The Ghana National Association of Private Schools (GNAPS) has reiterated its demand for the immediate elimination of the 30 percent priority placement policy for students from public schools by the Computerised Schools Selection Placement System (CSSPS). GNAPS contends that the CSSPS lacks the necessary elements of democratic school policy implementation, such as transparency, fairness, and equity.
In a statement signed by its President, Dr.

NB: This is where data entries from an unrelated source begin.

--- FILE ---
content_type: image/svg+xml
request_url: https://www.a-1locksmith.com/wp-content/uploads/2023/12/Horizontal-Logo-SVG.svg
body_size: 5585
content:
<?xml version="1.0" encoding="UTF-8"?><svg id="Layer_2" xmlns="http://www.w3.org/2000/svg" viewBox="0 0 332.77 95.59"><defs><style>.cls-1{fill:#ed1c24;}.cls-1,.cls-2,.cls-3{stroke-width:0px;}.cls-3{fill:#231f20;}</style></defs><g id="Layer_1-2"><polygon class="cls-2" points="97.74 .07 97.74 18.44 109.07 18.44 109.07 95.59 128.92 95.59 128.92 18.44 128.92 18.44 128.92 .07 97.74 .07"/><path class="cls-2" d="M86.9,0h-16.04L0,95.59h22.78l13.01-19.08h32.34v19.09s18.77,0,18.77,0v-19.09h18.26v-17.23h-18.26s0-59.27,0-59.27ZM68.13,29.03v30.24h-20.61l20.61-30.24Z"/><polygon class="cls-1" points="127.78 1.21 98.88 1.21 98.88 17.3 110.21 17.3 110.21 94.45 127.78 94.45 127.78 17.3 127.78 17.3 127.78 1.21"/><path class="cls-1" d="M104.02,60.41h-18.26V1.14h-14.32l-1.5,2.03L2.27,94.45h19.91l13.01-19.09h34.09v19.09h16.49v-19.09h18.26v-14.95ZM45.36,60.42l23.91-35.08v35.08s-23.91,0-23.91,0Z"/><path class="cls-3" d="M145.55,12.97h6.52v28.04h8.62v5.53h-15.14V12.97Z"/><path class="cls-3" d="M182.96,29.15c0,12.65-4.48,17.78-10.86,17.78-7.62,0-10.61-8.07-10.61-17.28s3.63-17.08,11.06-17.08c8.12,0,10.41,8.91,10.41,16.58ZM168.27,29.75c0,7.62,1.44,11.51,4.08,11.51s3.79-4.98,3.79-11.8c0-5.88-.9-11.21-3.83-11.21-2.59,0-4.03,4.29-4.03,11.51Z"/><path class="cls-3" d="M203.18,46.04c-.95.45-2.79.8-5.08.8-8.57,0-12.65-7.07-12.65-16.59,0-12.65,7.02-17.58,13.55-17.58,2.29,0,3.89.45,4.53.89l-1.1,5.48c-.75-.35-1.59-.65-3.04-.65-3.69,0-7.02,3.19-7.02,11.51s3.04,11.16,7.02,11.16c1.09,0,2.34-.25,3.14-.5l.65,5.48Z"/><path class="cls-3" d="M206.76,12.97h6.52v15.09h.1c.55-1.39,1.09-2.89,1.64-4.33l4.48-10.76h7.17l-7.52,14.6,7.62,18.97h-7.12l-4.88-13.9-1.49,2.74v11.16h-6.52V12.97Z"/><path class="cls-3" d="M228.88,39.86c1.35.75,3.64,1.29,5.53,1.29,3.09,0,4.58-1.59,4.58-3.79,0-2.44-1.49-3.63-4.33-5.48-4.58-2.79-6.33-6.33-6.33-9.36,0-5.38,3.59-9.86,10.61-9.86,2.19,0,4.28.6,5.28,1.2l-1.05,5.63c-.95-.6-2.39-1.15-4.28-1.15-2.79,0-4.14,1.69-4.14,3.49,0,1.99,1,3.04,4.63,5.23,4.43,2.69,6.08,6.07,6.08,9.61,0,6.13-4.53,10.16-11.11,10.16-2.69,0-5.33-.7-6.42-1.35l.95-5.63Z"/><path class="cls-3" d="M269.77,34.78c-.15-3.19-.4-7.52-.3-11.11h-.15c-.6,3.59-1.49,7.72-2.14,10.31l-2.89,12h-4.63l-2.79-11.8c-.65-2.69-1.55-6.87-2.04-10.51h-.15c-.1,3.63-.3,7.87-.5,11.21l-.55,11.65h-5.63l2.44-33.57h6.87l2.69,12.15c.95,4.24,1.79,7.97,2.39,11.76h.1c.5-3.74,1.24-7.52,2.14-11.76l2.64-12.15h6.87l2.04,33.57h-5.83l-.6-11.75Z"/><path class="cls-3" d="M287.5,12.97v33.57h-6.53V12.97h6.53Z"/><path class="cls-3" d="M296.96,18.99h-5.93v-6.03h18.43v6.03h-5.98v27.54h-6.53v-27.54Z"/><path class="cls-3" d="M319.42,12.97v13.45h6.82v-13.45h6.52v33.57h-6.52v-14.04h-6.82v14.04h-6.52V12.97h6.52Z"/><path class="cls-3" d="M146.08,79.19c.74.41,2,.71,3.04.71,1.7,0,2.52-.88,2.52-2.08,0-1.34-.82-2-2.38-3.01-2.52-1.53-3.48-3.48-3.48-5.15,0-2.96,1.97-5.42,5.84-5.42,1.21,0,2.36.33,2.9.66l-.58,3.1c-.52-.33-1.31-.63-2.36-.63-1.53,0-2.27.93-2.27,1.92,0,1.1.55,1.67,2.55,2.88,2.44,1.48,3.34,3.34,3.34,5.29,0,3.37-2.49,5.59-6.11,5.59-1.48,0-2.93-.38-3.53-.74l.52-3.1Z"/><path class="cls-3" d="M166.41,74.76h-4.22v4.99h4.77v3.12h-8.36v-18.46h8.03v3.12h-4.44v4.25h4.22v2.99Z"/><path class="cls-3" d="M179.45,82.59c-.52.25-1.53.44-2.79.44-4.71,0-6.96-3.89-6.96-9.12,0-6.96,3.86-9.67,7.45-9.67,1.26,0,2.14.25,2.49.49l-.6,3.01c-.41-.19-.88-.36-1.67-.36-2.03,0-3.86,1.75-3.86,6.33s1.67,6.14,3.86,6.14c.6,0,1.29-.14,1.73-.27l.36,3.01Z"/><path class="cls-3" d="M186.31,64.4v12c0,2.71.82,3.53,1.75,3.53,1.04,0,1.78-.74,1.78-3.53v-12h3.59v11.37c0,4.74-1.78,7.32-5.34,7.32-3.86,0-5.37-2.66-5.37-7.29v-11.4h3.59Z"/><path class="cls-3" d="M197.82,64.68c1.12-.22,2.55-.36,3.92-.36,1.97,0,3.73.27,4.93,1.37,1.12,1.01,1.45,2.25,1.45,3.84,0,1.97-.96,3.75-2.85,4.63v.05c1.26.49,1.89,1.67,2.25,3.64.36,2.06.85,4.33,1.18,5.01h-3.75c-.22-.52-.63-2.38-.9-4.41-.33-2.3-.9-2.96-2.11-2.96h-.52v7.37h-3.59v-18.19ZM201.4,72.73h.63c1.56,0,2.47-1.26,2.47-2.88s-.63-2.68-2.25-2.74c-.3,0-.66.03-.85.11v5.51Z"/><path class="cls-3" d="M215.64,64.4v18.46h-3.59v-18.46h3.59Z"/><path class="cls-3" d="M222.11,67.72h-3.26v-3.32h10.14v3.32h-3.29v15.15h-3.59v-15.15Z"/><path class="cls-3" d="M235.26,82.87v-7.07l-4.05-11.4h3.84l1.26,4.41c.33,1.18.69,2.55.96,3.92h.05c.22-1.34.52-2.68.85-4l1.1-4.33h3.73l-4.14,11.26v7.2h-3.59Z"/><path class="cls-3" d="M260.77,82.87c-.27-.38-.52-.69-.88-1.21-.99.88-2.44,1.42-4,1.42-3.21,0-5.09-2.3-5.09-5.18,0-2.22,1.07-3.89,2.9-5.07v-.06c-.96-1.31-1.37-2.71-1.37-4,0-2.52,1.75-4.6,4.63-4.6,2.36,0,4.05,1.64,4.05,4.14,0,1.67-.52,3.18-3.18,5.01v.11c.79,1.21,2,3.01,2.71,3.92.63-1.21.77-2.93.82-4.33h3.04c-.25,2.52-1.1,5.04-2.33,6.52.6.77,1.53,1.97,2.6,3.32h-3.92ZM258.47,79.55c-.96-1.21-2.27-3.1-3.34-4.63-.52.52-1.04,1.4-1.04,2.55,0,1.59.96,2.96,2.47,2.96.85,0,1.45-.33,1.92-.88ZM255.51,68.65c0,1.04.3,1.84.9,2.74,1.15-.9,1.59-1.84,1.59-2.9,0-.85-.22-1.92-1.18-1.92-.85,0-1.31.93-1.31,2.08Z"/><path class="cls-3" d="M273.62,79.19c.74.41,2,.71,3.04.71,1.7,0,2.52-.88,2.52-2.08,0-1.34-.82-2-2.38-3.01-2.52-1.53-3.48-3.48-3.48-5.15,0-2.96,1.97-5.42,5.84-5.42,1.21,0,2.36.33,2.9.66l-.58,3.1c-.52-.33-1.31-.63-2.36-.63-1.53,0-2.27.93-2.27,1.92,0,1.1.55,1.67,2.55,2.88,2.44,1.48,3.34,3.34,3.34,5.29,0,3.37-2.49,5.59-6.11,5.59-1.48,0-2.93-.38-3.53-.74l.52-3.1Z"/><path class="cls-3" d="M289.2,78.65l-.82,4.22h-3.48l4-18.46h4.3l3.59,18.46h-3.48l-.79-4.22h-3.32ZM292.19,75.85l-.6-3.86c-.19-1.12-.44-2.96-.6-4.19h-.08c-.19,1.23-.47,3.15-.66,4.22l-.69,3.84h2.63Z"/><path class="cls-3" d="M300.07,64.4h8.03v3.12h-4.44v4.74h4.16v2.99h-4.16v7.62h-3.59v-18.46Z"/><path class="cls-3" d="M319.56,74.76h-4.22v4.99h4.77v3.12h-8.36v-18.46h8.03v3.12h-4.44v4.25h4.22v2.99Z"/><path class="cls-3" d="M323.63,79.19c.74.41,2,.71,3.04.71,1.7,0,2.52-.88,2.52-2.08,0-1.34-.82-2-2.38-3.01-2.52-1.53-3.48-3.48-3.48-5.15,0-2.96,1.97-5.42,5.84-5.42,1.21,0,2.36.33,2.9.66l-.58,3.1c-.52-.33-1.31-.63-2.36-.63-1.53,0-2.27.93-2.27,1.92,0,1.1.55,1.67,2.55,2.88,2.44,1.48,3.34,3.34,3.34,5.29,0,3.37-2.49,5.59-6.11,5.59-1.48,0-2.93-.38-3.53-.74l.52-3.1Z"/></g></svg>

Damasus Tuurosong, GNAPS cited the story of Beatrice, a student from a private school, to justify its call for the abolition of the 30 percent system.
Beatrice achieved excellent grades on the BECE but was not placed in her first choice school, Wesley Girls Senior High School, while her neighbor and friend, who got an aggregate of 19, was placed in an A-graded senior high school of her choice.
GNAPS maintains that such discrimination against private school students is due to an unfair policy that allocates 30 percent of all available vacancies in Grade A senior high schools to BECE candidates who attended public schools, before the remaining 70 percent is shared on merit among all students.
GNAPS believes that such an unfair policy undermines the hopes and aspirations of hardworking children and devalues the significance of the BECE results.
It questions the rationale behind denying a child attending a private school in a remote part of the country a Grade A SHS while his counterpart attending a public school in an economically advantageous part of the country receives a 30% head-start in the placement process.
Consequently, GNAPS calls on all advocates for a just, fair, and equitable education system to join forces and demand the abolition of the 30 percent priority placement policy.